Quick tips to make your business communication more professional
With the advent of WhatsApp, and email continuing to be integral form of interaction, more and more business communication is now done in writing. The nuances of what is appropriate across these different platforms can be tricky to grasp, especially as clients use them in different ways. There are, however, some simple tips to help make your business communication more professional in all forms.
Everyone makes typos and spelling errors tend to happen when preparing documents or writing emails, but not everyone is in the habit of proofreading. Business communications with mistakes indicate a lazy approach, and should be avoided at all costs.
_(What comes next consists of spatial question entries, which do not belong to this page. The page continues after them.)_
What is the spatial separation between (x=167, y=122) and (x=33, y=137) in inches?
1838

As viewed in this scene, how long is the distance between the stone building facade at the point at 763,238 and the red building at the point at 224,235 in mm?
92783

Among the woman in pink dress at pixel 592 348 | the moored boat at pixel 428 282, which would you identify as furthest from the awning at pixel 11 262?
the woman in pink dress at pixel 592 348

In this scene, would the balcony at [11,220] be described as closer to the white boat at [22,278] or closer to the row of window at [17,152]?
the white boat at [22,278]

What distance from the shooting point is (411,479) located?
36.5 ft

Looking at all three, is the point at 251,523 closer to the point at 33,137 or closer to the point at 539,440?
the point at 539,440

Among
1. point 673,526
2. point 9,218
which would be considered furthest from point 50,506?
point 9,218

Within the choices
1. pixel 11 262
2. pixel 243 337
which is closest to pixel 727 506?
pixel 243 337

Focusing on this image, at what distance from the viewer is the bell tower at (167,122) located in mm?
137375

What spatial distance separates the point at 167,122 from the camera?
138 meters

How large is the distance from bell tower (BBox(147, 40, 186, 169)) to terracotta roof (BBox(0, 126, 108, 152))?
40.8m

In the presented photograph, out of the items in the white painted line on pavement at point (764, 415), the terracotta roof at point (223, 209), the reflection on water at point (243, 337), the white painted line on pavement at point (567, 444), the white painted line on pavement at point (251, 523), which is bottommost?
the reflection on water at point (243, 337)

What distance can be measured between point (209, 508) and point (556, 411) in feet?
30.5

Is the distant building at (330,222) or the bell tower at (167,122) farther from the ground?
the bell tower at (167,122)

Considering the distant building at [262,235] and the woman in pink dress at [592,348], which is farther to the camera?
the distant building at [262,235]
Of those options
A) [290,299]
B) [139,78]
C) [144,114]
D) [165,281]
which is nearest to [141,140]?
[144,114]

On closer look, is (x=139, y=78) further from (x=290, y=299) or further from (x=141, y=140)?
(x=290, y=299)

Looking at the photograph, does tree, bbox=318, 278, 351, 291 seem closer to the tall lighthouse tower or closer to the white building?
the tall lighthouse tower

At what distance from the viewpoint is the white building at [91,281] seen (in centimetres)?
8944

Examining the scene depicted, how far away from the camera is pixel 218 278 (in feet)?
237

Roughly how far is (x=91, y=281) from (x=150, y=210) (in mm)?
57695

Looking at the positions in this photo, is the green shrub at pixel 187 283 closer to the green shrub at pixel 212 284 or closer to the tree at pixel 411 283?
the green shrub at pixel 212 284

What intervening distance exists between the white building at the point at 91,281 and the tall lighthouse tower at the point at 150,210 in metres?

Where the ‘cost’ is running a spell check, whether by eye or using a programme, which takes a matter of minutes, there really is no excuse.
Always check for attachments, to avoid the embarrassment of having to send a follow up ‘Now attached!’ email. This error dents the sheen of professionalism you want to project. Even if it means sticking a post-it note on your laptop screen to check each email for attachments before sending, it’s worth it!
We are all busy. Respect the limited time your colleague, client, or service provider has to read your communications. Succinct writing is good writing – a useful approach is to challenge yourself to articulate exactly what you need to express, ask, or demonstrate with the minimal number of words. Keep the tone appropriate, but remove all unnecessary phrases. A helpful way to start is by trying to cut at least three words from each sentence after you have written a first draft.
Edit for clarity
Business, and life, are conducted at such a fast pace now, it can be tempting to ping off emails or replies almost automatically. However, every message you send contributes to the impression your client, employer, or service provider builds of you, your abilities, and the status of the relationship. Avoid falling into the trap of completing multiple tasks in minimal time; read your communications back to yourself to ensure that they are clear. Your correspondent should be able to gather what you are aiming to communicate on first read.
Flag and file
As businesses move to paperless systems, our computers become like filing cabinets. There was a reason businesses invested in systems for organisation and archiving – because information remains relevant, and needs to be accessible. Create a system which works for you, whether that is folders within your inbox, flagging/pinning certain chains, marking messages unopened until responded to, it should allow you to quickly access specific bits of information. Old messages should be retained for reference, and the best systems include being strict about keeping all communications relating to a topic in one form, for example one email chain about each project.
Consider appropriate distance
Particularly when you have worked with a client for some time, a rapport hopefully develops. This is a huge positive, obviously, but you shouldn’t then use business communication to discuss your personal problems. Keep the two separate. Remember that business communications are a reflection of your conduct in the industry, not your social circle or personal relationships. Would you be happy for a prospective client, your boss, or business partner to read what you are sending from a work email address?
In short, be clear, concise, and check for typos or attachments. Implement a system to keep communications accessible and accountable. Finally, read through everything and ensure that, in terms of tone, you would be happy for someone else in the industry to read your interactions.